Secondly is the author's constant dwelling on somewhat irrelevant topics. This manifests itself on the first page proper, where we have a paragraph dedicated to West Ham's history during the 60s and 70s. Similarly, talking about Holy Smoke we have a paragraph or two dedicated to Jimmy Swaggart, the televangelist on whom Bruce based the Jimmy Reptile character. One feels that Stenning was trying to fill the book up due to a dearth of quality material from first-hand sources close to the band. This manifests itself moreso with the pointless interviews tacked on to each chapter. Want to know what erstwhile keyboard player Tony Moore, a man who spent a lunch break in Maiden during the late 70s, was up to? Wonder no further, although I suspect most of us couldn't give two hoots. Once again, it suggests that Stenning's primary sources were somewhat poor, due to the lack of novel input from the band, and others closely related.

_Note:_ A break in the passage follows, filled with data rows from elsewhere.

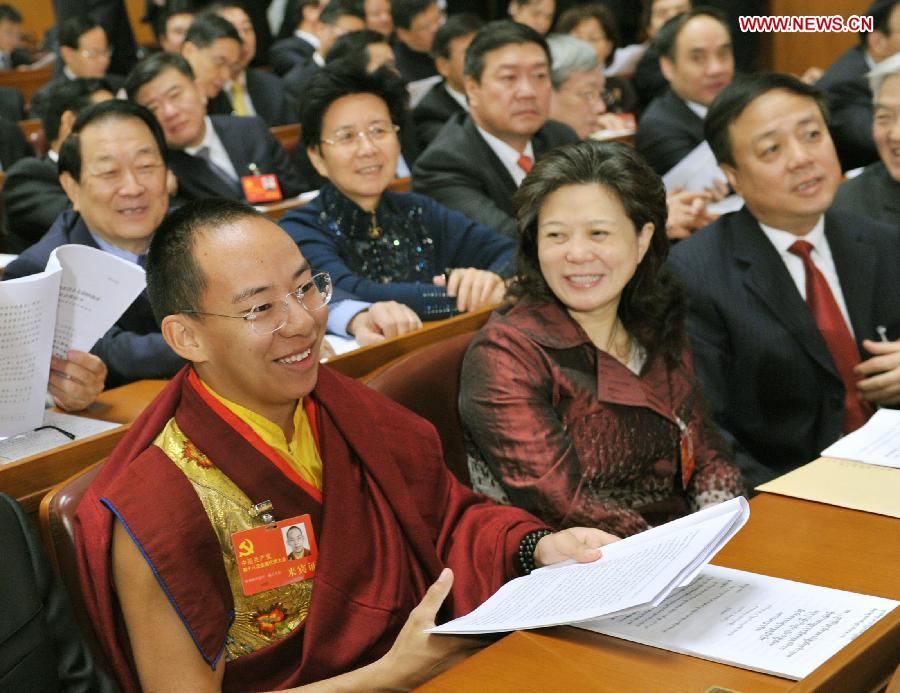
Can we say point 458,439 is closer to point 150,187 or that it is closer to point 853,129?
point 150,187

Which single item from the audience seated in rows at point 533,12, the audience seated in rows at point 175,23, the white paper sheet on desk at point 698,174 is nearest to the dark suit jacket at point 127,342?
the white paper sheet on desk at point 698,174

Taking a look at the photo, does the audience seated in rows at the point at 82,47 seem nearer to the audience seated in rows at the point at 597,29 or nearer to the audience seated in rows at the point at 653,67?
the audience seated in rows at the point at 597,29

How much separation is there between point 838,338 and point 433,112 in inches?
119

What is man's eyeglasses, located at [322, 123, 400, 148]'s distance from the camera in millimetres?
2756

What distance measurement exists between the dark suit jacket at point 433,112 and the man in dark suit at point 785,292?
2645 millimetres

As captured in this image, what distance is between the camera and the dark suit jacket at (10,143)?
5.33 meters

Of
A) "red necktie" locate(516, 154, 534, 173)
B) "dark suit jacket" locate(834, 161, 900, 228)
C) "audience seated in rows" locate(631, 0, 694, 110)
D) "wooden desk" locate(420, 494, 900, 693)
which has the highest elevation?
"audience seated in rows" locate(631, 0, 694, 110)

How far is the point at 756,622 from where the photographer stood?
1192mm

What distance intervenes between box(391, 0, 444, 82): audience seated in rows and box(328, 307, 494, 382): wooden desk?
4595 millimetres

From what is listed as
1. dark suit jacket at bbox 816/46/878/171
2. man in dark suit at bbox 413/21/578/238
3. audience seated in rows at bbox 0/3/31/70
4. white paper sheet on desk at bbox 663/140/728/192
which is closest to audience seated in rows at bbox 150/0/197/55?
audience seated in rows at bbox 0/3/31/70

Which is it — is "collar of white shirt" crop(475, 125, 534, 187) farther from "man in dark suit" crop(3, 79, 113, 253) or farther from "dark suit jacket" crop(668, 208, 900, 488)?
"man in dark suit" crop(3, 79, 113, 253)

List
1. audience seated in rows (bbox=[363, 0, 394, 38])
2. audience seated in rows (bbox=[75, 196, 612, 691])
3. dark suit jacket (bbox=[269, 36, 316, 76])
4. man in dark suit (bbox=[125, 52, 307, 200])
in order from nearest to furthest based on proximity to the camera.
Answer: audience seated in rows (bbox=[75, 196, 612, 691]), man in dark suit (bbox=[125, 52, 307, 200]), dark suit jacket (bbox=[269, 36, 316, 76]), audience seated in rows (bbox=[363, 0, 394, 38])

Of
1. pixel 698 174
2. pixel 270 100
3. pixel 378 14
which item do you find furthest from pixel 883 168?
pixel 378 14

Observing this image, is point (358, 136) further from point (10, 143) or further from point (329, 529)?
point (10, 143)
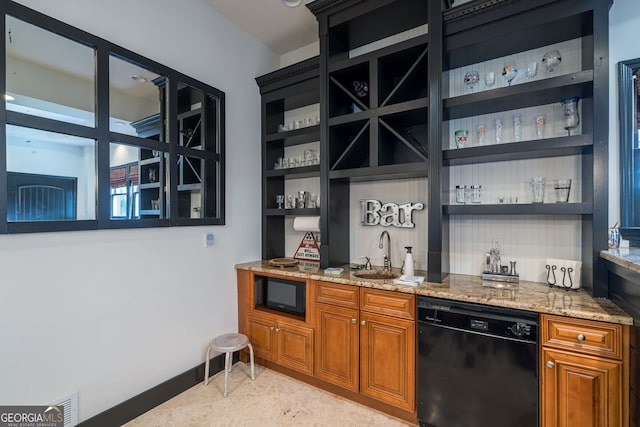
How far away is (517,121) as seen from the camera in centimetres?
207

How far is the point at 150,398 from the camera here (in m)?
2.20

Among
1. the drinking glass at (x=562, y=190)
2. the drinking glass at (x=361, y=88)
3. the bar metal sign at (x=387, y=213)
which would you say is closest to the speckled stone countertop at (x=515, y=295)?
the bar metal sign at (x=387, y=213)

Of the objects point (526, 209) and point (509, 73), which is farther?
point (509, 73)

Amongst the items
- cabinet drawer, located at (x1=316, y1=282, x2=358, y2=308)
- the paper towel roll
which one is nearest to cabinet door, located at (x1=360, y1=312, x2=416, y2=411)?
cabinet drawer, located at (x1=316, y1=282, x2=358, y2=308)

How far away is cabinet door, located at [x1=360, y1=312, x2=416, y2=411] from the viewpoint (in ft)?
6.48

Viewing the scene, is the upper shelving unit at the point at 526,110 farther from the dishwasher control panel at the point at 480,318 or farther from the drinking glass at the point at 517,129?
the dishwasher control panel at the point at 480,318

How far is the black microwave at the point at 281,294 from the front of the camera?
2.55 metres

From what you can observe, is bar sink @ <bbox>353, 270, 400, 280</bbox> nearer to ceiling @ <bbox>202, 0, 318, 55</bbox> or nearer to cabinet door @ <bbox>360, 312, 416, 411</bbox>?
cabinet door @ <bbox>360, 312, 416, 411</bbox>

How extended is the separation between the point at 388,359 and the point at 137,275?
1.88 m

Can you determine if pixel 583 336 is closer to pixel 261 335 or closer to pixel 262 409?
pixel 262 409

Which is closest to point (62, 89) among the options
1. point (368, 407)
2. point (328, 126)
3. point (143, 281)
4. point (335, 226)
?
point (143, 281)

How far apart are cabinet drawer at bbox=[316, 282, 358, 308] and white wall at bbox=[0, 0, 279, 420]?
995mm

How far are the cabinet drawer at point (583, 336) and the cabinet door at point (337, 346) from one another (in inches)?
44.6

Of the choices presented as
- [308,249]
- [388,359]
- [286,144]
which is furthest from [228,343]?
[286,144]
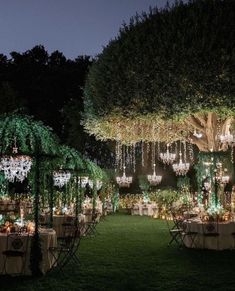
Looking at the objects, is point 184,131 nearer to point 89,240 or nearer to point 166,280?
point 89,240

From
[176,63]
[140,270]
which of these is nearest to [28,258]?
[140,270]

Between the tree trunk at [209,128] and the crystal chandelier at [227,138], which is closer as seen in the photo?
the crystal chandelier at [227,138]

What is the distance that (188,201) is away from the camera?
24438 millimetres

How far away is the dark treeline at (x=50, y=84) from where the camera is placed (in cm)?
3384

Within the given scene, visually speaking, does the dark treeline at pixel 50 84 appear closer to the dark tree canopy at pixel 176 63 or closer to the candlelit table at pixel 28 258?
the dark tree canopy at pixel 176 63

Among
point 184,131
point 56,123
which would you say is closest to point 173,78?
point 184,131

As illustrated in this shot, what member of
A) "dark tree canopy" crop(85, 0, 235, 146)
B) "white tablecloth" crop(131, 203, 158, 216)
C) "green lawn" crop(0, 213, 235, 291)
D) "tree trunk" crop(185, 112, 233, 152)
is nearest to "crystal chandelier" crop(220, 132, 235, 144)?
"tree trunk" crop(185, 112, 233, 152)

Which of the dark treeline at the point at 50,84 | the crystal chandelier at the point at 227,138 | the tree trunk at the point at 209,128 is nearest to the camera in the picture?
the crystal chandelier at the point at 227,138

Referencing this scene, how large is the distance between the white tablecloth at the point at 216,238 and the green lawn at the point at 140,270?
495 mm

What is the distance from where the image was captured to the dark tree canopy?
14.2 m

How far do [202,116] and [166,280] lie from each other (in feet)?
28.3

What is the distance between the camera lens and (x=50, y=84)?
3675 cm

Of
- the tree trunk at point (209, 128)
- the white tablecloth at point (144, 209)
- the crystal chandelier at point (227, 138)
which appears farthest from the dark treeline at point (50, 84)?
the crystal chandelier at point (227, 138)

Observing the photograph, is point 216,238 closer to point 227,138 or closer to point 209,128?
point 227,138
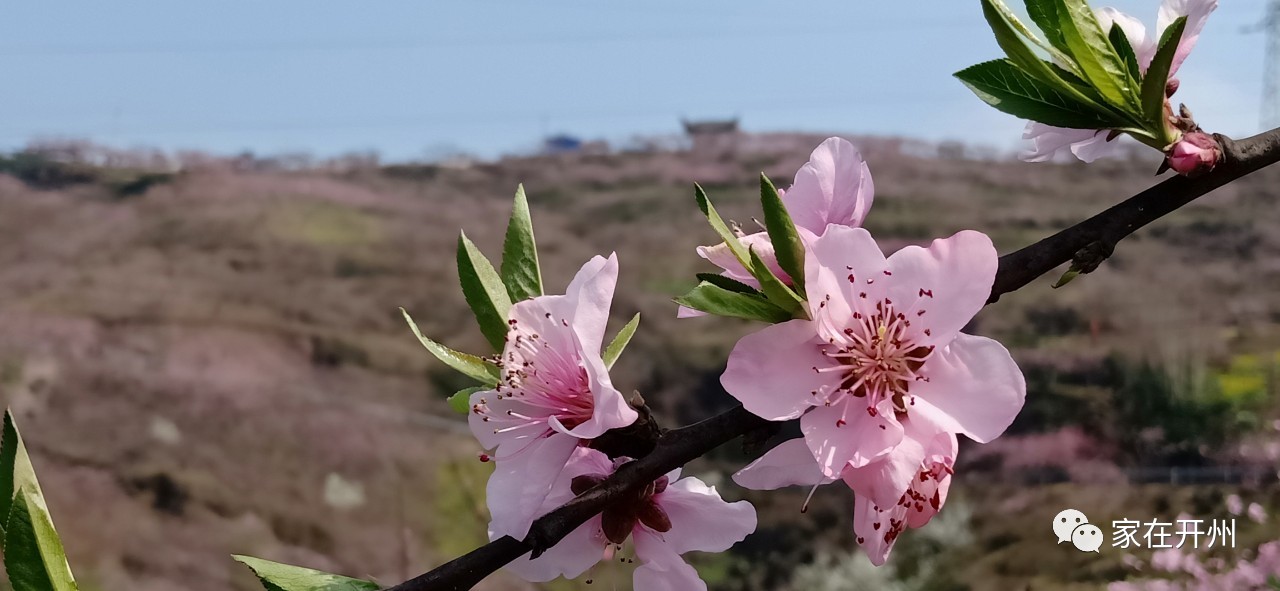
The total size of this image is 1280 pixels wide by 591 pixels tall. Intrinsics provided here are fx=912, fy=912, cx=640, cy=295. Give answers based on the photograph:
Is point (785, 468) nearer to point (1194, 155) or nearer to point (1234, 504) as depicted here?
point (1194, 155)

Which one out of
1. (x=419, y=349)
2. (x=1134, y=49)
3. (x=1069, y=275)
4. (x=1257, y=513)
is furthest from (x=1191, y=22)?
(x=419, y=349)

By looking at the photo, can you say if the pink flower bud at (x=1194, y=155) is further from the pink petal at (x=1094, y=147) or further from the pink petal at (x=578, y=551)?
the pink petal at (x=578, y=551)

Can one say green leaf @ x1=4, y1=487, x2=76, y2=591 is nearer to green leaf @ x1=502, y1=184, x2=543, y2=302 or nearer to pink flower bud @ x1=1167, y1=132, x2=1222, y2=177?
green leaf @ x1=502, y1=184, x2=543, y2=302

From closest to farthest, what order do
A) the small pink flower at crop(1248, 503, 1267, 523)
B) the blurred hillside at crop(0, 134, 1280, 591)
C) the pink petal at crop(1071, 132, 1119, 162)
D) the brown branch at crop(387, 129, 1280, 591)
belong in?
the brown branch at crop(387, 129, 1280, 591), the pink petal at crop(1071, 132, 1119, 162), the small pink flower at crop(1248, 503, 1267, 523), the blurred hillside at crop(0, 134, 1280, 591)

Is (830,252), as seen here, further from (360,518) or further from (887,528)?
(360,518)

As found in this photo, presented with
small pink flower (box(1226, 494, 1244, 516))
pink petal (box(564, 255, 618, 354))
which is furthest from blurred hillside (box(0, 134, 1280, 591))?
pink petal (box(564, 255, 618, 354))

Finally, and this is perhaps more personal taste, I found Stenning's style a little lumpen. In particular, his album reviews can be a little ernest, reading like Patrick Bateman musing about Huey Lewis or Phil Collins.

Stenning does a good job of cobbling together material from secondary sources: official releases, other interviews, old Kerrang interviews and other magazines. The material that Neil Kaye contributed, as about the closest source to the band Stenning had access to, is quite illuminating. For example, we find that he hated Blaze and thought he couldn't sing. Elsewhere there are other tid-bits: Holy Smoke was originally mooted as a title track for what eventually became No Prayer.

Aside from the official bio there aren't many Maiden books around that are in print. However, this is not going to offer much new if you have read that or are otherwise a long-term fan of the band. On the flip side, there are too many mistakes in basic information to make this valuable to a Maiden newbie. It will take time and patience to wade through Stenning's somewhat stodgy style, and there is very little return for doing so. In the end, I admired Stenning for drawing together diverse material from secondary sources, but the lack of interesting and relevant primary sources hampered the material. I was left with the feeling that, as a fan, I could easily have written something of equivalent value, given time and access to a decent collection of Kerrang back-issues.

Price: £7.60

1 of 1 people found the following review helpful
3.0 out of 5 stars A schizophrenic release from a dark period for Alice, 8 Aug. 2007
This review is from: Dada (Audio CD)
These were strange times for the Coop, and the party was definately almost over for him. After the abrasive, new-wave meets military-fetish that was the "Special Forces" album and the directionless "Zipper Catches Skin", Alice reunited with Dick Wagner and Bob Ezrin for 1983's "Dada". Most of the album was produced using the, at the time, new synthesizer technology, which gives the album a somewhat dated feel. Alice was clearly struggling to update his sound for modern times; the true return to form wouldn't come until 1986's hair-metal influenced "Constrictor". However, this remains a compelling curio in the Cooper collection. In hindsight, some of the material here gains more gravitas when you realise that later the same year Alice was hospitalised for his own good, after suffering from severe weight loss, induced by his chronic dependance on alcohol. "Pass the Gun Around" is most obviously a cry for help, but otherwise mildly comedic songs such as "No Man's Land" and "I Love America" also take on a renewed pathos.